Task to carry out
Go through the listing below and give back every line that contains the word "shoulder".

::::::

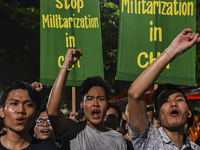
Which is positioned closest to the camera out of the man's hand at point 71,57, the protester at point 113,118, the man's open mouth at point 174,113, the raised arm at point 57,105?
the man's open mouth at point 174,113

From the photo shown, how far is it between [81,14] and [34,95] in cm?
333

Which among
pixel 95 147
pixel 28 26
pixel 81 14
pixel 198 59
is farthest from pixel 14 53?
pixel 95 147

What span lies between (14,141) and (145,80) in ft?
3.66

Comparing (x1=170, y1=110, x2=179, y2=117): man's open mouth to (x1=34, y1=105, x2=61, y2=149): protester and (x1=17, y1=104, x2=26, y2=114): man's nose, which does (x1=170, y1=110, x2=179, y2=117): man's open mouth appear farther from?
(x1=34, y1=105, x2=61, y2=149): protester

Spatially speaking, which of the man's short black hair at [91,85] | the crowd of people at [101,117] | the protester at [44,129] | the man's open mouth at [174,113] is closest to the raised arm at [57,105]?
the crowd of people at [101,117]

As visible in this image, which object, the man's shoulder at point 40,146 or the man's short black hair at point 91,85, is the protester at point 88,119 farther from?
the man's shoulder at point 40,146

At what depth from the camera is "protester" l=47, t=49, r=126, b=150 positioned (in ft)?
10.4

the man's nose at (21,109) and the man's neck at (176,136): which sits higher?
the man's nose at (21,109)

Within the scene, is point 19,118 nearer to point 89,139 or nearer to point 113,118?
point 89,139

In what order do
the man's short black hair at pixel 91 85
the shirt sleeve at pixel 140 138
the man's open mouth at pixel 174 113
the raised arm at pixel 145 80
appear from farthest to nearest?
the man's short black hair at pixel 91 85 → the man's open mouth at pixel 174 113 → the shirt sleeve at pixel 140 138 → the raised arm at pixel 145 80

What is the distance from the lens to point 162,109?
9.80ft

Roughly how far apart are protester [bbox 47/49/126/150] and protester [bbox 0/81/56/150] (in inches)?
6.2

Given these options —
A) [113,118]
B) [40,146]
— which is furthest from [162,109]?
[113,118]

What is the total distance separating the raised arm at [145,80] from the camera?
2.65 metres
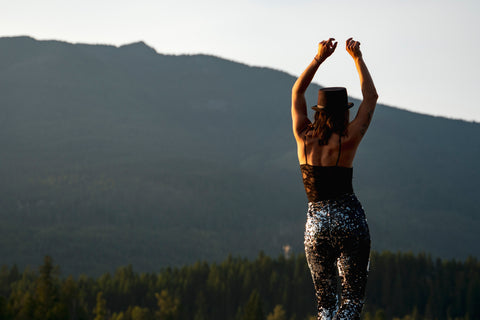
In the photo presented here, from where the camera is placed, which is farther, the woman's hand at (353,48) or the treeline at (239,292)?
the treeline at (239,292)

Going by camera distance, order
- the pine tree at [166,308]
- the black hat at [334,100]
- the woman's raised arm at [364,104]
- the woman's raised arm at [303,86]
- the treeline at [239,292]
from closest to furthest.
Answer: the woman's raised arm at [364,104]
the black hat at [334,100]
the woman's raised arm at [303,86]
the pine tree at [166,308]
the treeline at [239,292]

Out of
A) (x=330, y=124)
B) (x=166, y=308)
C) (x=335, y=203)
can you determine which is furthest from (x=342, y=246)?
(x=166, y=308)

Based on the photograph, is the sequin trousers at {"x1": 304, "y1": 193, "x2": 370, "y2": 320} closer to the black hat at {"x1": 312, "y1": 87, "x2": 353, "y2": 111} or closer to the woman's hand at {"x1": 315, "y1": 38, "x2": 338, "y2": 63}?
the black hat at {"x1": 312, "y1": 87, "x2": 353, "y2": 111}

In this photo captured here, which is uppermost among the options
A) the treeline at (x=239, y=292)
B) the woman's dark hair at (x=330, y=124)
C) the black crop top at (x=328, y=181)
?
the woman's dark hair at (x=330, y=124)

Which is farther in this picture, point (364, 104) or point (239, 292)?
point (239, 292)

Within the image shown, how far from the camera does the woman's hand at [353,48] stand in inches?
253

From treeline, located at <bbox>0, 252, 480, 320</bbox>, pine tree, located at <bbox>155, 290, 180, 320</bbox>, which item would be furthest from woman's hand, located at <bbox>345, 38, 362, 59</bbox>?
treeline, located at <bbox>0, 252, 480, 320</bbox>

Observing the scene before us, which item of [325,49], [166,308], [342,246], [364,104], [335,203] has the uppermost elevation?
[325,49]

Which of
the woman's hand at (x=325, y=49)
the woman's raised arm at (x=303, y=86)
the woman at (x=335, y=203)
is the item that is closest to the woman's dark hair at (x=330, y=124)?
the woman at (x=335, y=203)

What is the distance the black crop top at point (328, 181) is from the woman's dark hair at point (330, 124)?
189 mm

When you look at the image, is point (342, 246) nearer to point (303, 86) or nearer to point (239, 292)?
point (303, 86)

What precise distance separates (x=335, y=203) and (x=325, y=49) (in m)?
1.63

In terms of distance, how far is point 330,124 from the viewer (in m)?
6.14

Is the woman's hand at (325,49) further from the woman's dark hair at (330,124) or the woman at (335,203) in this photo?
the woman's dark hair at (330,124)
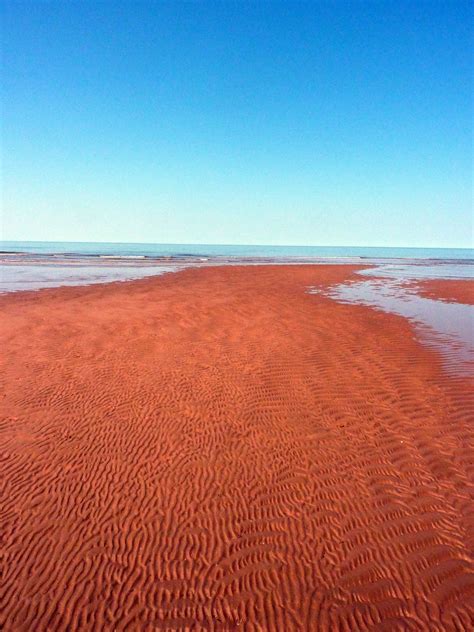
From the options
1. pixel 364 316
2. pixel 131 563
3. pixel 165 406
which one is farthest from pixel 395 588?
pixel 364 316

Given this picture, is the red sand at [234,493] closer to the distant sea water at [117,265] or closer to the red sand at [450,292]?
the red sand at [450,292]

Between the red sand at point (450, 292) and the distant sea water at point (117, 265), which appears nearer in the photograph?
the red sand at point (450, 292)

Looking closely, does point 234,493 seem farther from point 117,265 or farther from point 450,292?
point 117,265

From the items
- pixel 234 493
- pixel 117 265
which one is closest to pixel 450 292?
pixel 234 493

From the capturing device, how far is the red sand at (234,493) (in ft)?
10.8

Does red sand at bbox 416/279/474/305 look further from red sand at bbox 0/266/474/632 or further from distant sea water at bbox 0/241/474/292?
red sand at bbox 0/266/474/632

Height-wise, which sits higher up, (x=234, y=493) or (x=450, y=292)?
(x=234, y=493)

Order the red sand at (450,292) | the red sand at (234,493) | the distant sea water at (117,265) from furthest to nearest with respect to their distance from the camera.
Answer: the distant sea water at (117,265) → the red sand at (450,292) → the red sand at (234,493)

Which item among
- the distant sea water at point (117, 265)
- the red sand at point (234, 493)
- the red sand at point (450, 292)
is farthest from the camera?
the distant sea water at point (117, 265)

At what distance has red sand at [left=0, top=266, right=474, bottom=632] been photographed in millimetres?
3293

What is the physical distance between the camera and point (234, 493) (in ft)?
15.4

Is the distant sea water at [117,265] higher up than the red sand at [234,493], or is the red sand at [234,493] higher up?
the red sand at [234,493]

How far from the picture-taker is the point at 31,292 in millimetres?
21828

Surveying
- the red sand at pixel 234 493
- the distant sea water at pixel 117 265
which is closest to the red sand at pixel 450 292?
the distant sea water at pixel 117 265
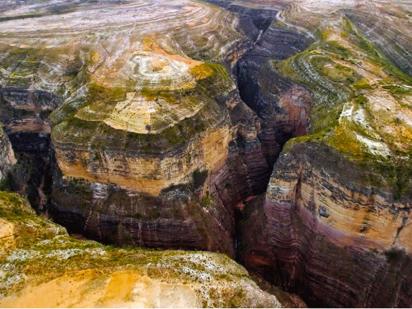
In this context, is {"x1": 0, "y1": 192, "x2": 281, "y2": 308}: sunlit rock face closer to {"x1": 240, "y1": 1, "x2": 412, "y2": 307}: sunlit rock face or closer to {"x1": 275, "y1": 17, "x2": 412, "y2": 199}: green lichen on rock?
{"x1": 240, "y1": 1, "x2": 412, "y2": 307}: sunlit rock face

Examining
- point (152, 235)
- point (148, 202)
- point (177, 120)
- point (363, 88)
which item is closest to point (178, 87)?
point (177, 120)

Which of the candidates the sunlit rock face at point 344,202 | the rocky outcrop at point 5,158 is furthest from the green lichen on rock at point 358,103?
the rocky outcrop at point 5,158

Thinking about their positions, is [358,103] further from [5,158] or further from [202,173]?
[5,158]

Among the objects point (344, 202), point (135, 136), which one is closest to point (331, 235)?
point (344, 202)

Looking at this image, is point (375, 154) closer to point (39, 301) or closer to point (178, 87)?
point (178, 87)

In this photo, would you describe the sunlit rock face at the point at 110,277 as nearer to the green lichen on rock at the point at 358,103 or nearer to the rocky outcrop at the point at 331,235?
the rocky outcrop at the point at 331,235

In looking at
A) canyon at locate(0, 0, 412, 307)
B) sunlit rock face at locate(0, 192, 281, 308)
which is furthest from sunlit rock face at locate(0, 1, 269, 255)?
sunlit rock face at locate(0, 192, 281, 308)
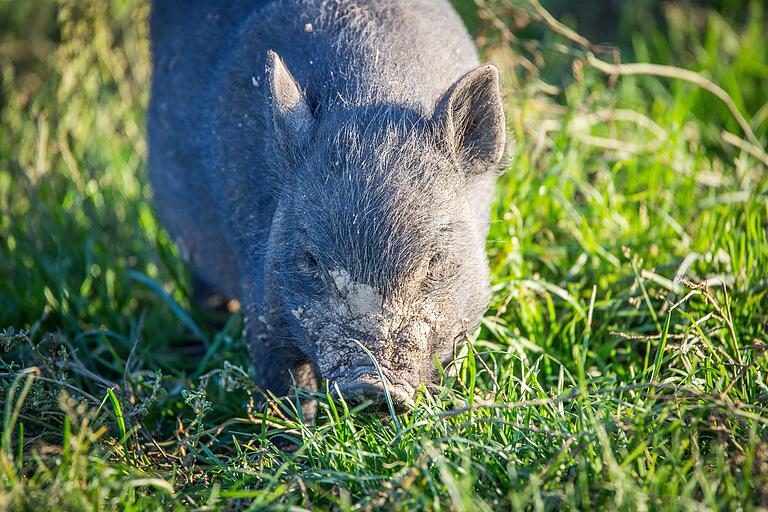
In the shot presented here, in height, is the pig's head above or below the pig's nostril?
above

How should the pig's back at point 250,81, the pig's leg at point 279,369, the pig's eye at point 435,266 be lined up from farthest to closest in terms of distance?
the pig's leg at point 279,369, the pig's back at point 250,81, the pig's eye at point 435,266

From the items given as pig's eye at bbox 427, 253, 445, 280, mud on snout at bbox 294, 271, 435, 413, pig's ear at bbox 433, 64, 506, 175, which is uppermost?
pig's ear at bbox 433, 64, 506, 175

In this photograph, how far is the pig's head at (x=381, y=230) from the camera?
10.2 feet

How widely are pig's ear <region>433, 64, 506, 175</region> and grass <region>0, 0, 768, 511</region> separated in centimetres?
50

::::::

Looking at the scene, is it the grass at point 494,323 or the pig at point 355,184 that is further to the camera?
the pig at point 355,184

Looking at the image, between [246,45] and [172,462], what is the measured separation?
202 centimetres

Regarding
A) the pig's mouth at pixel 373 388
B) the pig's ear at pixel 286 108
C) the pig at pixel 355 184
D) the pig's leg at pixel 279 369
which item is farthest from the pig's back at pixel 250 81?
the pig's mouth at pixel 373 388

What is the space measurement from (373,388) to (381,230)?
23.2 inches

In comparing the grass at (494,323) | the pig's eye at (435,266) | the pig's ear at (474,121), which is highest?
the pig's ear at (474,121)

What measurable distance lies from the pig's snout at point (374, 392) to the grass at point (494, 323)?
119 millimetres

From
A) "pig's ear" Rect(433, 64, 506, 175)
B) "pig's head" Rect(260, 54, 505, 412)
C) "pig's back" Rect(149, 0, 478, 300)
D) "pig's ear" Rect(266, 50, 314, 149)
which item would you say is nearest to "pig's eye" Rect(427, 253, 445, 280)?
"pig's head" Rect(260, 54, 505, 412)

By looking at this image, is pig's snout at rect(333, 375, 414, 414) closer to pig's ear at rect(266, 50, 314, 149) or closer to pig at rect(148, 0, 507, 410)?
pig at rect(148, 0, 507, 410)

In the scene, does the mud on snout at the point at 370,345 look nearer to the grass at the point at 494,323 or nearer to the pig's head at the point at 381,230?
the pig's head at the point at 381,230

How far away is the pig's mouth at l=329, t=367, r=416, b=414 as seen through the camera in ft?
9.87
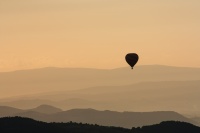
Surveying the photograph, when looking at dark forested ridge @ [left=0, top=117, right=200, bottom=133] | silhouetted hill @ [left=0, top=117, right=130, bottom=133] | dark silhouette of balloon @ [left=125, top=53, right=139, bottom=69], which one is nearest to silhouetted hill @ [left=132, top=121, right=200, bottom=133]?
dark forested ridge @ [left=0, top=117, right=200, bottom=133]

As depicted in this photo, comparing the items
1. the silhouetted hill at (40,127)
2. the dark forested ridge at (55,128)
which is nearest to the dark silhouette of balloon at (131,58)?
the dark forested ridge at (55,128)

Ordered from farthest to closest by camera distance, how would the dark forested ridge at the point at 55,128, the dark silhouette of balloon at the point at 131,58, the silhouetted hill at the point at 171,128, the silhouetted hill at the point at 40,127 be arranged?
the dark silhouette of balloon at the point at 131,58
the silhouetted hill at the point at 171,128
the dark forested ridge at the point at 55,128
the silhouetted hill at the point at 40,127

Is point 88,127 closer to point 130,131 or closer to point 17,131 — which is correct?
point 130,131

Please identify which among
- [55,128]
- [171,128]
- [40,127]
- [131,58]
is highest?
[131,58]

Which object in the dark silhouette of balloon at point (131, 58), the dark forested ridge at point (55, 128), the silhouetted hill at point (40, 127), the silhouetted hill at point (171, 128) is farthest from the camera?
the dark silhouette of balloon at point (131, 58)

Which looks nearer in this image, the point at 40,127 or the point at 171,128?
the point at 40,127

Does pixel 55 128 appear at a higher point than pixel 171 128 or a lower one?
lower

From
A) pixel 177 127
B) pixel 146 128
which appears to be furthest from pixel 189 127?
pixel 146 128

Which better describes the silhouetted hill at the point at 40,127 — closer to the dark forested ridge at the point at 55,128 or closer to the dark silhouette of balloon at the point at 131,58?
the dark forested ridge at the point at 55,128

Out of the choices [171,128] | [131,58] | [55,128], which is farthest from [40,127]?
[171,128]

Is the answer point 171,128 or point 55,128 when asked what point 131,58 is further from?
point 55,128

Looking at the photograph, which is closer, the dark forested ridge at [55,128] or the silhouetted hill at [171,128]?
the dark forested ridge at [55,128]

::::::

Correct result
As visible in this image, which object, the man's shoulder at point 40,146 or the man's short black hair at point 91,85, is the protester at point 88,119 farther from?
the man's shoulder at point 40,146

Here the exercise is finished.